## What the exercise asks
Exactly the lines from the one containing "What is the magnitude of the" through the final line of the listing are to be retyped, and nothing more.

[Provided records start]

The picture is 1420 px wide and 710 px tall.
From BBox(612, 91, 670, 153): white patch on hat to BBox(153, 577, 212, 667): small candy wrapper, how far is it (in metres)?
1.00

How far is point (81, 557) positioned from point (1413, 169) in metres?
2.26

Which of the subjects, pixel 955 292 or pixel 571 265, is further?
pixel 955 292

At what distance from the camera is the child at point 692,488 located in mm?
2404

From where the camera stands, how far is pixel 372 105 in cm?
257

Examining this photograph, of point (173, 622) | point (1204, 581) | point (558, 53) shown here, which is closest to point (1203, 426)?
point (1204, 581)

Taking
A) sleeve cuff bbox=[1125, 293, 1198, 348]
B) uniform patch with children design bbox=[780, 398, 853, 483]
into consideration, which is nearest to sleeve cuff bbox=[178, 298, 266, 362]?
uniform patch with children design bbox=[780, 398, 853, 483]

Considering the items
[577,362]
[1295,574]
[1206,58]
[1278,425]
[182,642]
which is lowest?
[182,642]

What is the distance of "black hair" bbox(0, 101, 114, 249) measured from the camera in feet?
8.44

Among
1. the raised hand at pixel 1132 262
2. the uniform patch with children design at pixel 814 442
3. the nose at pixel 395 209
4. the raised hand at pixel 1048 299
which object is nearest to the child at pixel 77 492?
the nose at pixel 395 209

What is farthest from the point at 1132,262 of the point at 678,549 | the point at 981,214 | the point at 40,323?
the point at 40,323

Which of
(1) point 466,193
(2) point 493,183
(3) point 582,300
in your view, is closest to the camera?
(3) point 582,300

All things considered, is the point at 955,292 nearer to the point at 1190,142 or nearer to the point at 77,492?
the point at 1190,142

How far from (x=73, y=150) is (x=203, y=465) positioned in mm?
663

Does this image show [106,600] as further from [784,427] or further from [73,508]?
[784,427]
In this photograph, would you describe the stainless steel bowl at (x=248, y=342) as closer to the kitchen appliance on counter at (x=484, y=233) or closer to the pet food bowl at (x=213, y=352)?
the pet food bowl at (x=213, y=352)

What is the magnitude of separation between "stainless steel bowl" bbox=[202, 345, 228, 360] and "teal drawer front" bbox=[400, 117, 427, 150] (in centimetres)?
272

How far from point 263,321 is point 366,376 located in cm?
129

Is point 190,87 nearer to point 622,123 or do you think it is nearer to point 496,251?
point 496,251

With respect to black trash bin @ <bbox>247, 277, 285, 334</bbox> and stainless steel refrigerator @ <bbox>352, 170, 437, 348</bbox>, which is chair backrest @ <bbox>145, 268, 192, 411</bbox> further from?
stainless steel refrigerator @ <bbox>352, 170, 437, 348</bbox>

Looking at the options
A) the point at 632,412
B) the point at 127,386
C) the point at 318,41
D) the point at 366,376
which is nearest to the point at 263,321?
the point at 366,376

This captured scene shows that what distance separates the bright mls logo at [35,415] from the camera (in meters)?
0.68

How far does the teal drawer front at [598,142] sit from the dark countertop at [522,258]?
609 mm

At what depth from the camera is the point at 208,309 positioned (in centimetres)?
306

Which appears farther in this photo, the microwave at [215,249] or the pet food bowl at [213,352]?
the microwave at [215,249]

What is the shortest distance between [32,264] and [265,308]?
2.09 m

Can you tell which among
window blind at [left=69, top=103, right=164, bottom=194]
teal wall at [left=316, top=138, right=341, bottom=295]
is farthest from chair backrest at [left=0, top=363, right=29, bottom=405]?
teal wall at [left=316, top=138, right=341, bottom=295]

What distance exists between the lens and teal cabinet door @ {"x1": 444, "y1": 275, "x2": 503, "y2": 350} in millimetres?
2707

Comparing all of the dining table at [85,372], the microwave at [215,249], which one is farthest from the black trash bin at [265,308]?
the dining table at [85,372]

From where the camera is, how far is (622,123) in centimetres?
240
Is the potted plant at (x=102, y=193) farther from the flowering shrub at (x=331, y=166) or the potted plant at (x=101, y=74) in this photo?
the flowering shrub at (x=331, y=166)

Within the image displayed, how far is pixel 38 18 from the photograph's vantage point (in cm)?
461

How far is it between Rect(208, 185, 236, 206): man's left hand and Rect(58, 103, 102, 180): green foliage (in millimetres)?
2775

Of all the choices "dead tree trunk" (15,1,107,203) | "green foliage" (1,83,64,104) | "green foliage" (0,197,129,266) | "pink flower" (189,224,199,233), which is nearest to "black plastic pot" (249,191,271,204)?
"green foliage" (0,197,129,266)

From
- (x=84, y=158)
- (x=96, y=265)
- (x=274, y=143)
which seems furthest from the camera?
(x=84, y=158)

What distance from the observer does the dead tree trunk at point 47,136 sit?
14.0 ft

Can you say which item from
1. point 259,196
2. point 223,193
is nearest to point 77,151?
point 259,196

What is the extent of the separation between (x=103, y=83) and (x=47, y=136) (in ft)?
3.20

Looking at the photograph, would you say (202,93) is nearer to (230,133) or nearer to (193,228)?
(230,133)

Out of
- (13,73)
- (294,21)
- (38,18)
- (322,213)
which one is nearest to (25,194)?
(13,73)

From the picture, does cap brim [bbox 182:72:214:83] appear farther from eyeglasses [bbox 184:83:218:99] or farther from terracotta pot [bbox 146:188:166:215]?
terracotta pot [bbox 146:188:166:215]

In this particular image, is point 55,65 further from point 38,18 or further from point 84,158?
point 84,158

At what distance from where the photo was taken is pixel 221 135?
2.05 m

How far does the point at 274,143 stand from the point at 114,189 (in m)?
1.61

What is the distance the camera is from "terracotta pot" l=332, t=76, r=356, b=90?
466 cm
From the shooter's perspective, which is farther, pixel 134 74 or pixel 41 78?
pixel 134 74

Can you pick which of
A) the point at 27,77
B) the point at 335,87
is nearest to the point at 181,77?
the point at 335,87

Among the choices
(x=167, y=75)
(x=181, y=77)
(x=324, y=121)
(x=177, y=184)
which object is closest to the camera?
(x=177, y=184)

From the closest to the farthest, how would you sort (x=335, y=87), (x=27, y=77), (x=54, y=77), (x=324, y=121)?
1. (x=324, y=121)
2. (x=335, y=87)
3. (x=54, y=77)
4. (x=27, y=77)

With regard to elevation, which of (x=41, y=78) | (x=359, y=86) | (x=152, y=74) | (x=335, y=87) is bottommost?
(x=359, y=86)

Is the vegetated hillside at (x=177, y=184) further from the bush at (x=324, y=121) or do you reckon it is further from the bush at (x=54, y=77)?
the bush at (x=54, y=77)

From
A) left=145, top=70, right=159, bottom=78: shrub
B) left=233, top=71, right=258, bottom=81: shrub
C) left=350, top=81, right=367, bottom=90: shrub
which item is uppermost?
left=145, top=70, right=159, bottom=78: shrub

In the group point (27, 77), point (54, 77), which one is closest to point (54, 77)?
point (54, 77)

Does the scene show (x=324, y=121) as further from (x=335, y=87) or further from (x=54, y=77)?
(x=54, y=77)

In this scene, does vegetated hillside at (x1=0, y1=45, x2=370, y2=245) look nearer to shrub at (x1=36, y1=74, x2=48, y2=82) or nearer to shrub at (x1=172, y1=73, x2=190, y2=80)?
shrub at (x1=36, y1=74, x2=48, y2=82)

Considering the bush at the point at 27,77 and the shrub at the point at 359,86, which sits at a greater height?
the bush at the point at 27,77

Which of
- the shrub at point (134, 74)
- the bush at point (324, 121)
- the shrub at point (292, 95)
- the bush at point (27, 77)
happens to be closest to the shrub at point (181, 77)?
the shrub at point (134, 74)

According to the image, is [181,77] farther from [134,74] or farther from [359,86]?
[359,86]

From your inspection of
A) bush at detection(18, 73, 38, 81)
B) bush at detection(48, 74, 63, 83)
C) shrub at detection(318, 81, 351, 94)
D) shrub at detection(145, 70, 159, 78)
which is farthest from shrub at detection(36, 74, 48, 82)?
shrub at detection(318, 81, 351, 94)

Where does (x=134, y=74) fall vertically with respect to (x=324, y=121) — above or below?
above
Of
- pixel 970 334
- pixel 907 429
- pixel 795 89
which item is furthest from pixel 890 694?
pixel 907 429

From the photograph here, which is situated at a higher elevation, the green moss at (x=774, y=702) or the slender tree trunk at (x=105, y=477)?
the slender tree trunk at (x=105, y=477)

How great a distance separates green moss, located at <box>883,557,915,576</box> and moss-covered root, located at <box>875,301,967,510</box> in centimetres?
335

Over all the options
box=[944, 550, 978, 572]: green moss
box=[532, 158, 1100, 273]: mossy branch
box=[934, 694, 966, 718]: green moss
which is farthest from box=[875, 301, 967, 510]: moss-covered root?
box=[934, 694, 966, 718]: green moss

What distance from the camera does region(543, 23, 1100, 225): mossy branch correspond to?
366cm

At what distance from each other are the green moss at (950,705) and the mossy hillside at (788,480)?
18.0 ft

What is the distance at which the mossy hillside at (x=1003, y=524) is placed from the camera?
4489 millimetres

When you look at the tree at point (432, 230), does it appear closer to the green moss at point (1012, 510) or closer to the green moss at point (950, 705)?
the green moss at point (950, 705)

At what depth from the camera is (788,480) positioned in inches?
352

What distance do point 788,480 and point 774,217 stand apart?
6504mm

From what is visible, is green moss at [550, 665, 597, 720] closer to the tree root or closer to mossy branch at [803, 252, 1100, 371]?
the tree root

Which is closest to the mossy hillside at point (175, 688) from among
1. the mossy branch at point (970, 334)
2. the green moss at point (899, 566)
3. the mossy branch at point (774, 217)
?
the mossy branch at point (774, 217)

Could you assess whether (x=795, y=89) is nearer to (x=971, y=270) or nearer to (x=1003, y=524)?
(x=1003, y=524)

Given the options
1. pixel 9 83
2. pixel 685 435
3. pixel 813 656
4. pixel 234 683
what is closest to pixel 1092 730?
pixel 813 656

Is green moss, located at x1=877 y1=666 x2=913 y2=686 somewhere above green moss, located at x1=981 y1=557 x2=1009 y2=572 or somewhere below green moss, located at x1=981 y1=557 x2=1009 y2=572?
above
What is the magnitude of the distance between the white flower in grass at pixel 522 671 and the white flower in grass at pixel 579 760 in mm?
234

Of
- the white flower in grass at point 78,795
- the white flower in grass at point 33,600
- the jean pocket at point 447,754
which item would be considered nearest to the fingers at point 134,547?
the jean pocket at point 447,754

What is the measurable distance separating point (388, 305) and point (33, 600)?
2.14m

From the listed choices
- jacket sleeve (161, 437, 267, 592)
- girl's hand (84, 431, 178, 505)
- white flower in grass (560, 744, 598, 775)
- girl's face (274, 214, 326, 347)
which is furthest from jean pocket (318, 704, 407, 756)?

[Provided records end]

## Reply to the exercise
What is the magnitude of the distance between the white flower in grass at pixel 522 671 and the white flower in grass at pixel 579 760 in mm?
234

Of
- the white flower in grass at point 78,795
- the white flower in grass at point 33,600
- the jean pocket at point 447,754
which item would be considered nearest to the fingers at point 134,547?
the jean pocket at point 447,754

What is the measurable distance separating point (388, 305) and point (33, 600)?
2.14m

From the listed choices
- jacket sleeve (161, 437, 267, 592)
- girl's hand (84, 431, 178, 505)
- white flower in grass (560, 744, 598, 775)
- girl's face (274, 214, 326, 347)
which is furthest from jean pocket (318, 704, 407, 756)?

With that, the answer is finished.